Botnet Hunters in Closed-Doors Redmond SummitBy Ryan Naraine Print
Microsoft is hosting an invite-only powwow to discuss the escalating threat from zombie botnets and zero-day malware attacks.
Faced with arguably its biggest security crisis since the 2003 network worm attacks, Microsoft is throwing its support behind a high-level powwow to discuss the escalating threat from zombie botnets and zero-day malware attacks.
The software maker is rolling out the red carpet for the world's top security research professionals attending a closed-doors workshop at its Redmond, Wash., headquarters on Jan. 25 and 26.
The summit is being called to brainstorm the growing sophistication of botmaster operational tactics and the use of vulnerabilities and zero-day exploits in the wild.
The invite-only attendees, drawn from the biggest names in the anti-virus and Internet security space, will spend the two days talking about the advancements in spyware and phishing gangs that use botnets for online crime.

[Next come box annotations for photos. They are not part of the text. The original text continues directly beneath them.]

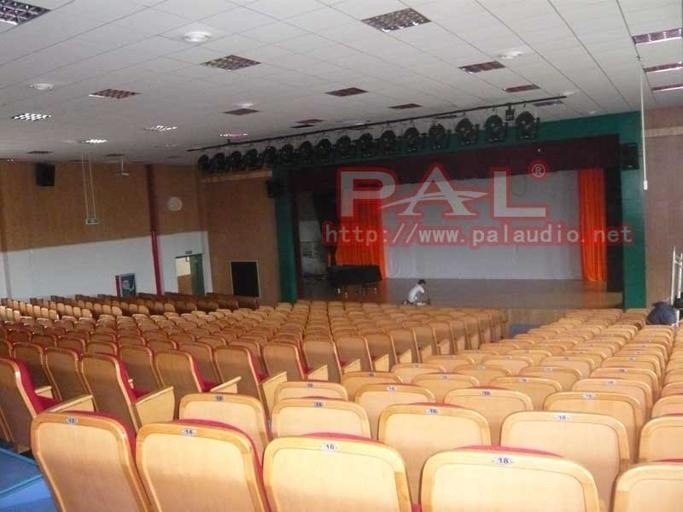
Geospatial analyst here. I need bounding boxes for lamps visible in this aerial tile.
[194,99,539,181]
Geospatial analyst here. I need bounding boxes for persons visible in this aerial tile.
[643,296,682,325]
[403,279,426,306]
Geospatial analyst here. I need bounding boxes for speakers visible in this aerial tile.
[620,142,640,170]
[267,182,279,196]
[36,162,56,186]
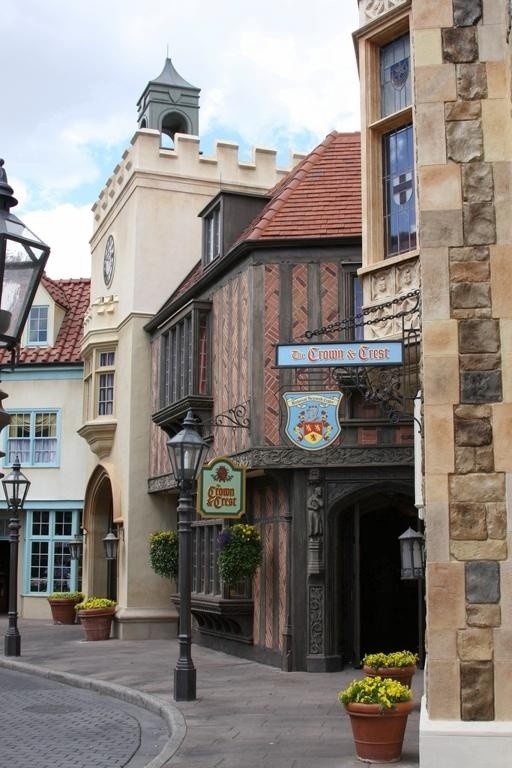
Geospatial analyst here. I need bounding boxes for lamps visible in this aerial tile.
[66,533,87,561]
[100,525,125,561]
[399,529,426,580]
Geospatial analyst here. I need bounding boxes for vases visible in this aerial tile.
[50,601,115,641]
[344,704,414,762]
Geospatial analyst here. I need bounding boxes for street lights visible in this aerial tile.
[167,413,208,702]
[2,457,30,654]
[0,160,48,481]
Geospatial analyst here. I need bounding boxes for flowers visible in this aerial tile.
[48,592,119,612]
[148,529,180,552]
[339,649,422,711]
[217,524,261,546]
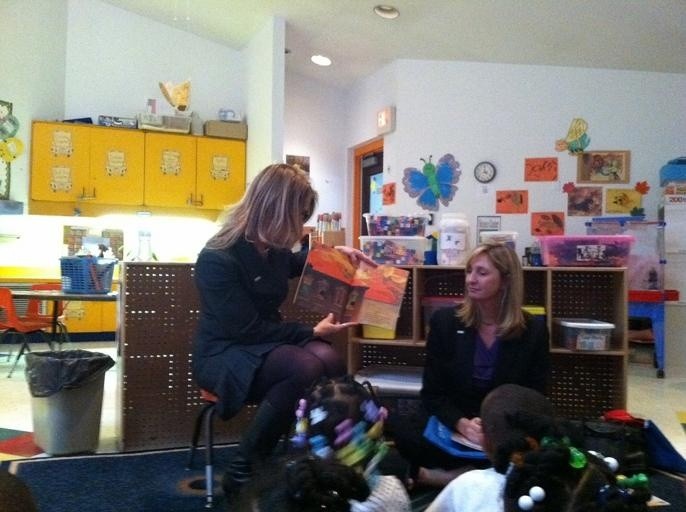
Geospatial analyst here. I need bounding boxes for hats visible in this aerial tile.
[480,384,553,473]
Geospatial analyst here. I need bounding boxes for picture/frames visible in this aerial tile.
[576,150,629,183]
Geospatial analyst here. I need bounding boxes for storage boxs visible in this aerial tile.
[553,317,615,352]
[536,235,635,267]
[357,210,431,267]
[420,297,464,341]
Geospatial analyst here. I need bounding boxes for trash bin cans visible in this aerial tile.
[24,348,109,455]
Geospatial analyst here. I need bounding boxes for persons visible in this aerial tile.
[190,163,348,510]
[427,383,549,510]
[289,370,412,512]
[416,239,549,489]
[490,430,651,510]
[221,458,371,511]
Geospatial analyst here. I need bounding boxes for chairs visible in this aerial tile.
[0,283,73,378]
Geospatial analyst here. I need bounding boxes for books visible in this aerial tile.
[292,239,412,337]
[448,429,487,453]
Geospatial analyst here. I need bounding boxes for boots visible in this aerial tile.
[222,399,292,496]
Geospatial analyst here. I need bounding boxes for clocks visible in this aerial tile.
[473,161,495,183]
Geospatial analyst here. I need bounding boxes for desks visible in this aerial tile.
[9,290,117,353]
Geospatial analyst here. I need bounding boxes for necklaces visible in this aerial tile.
[479,320,496,328]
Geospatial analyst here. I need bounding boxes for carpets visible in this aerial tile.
[0,417,685,512]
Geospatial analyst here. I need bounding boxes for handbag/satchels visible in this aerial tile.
[578,421,646,473]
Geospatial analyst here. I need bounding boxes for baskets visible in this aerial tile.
[60,256,114,293]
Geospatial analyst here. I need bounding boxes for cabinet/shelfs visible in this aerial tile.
[29,120,246,212]
[346,266,628,420]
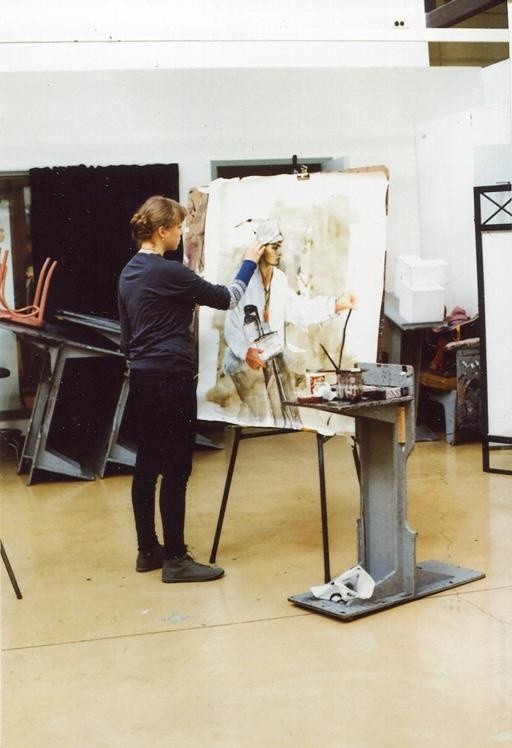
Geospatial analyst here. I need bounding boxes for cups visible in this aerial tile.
[336,368,363,400]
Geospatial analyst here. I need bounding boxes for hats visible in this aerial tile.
[235,218,283,246]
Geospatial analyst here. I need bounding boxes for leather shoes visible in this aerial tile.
[136,544,188,573]
[161,553,224,582]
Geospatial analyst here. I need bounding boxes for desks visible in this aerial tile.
[279,360,484,622]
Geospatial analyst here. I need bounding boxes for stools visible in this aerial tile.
[0,249,58,328]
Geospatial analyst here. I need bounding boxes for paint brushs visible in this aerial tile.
[319,344,339,377]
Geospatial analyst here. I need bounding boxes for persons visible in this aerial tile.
[220,220,356,426]
[117,196,265,584]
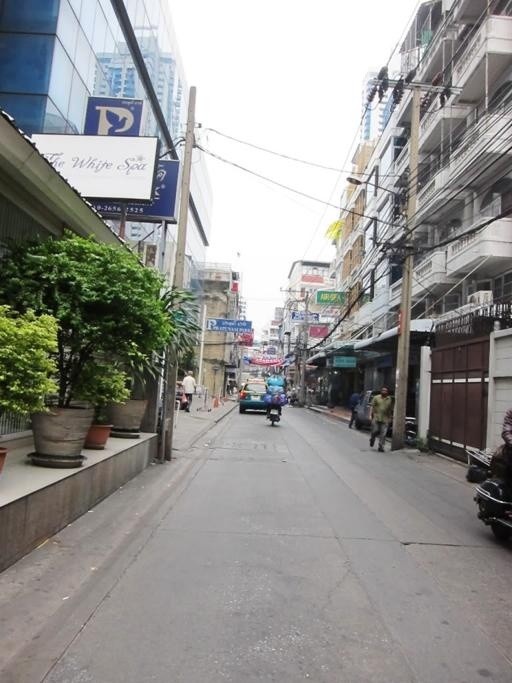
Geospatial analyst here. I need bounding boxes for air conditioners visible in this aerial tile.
[467,290,493,305]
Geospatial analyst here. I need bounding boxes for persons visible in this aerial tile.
[285,385,301,407]
[181,370,198,412]
[349,391,365,428]
[369,385,392,452]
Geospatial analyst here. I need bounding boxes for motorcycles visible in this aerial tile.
[268,395,280,425]
[473,477,512,539]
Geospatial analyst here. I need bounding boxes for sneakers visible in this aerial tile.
[186,408,190,413]
[369,439,386,453]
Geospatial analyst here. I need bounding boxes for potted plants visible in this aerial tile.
[0,228,200,475]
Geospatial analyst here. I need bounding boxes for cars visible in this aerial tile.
[239,379,270,413]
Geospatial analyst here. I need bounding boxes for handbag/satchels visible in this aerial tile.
[181,393,188,404]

A botnet is a collection of broadband-enabled PCs, hijacked during virus and worm attacks and seeded with software that connects back to a server to receive communications from a remote attacker. In 2005 and 2006, the botnet threat exploded on the Windows platform as users struggled to deal with clever social engineering attacks.
According to statistics from Symantec, in Cupertino, Calif., an average of 57,000 active bots (individual compromised machines) was observed per day over the first six months of 2006. The botnets, which are easy to create and maintain, serve as the key hub for well-organized crime rings around the globe, using stolen bandwidth to make money from spam, spyware installations and identity theft attacks.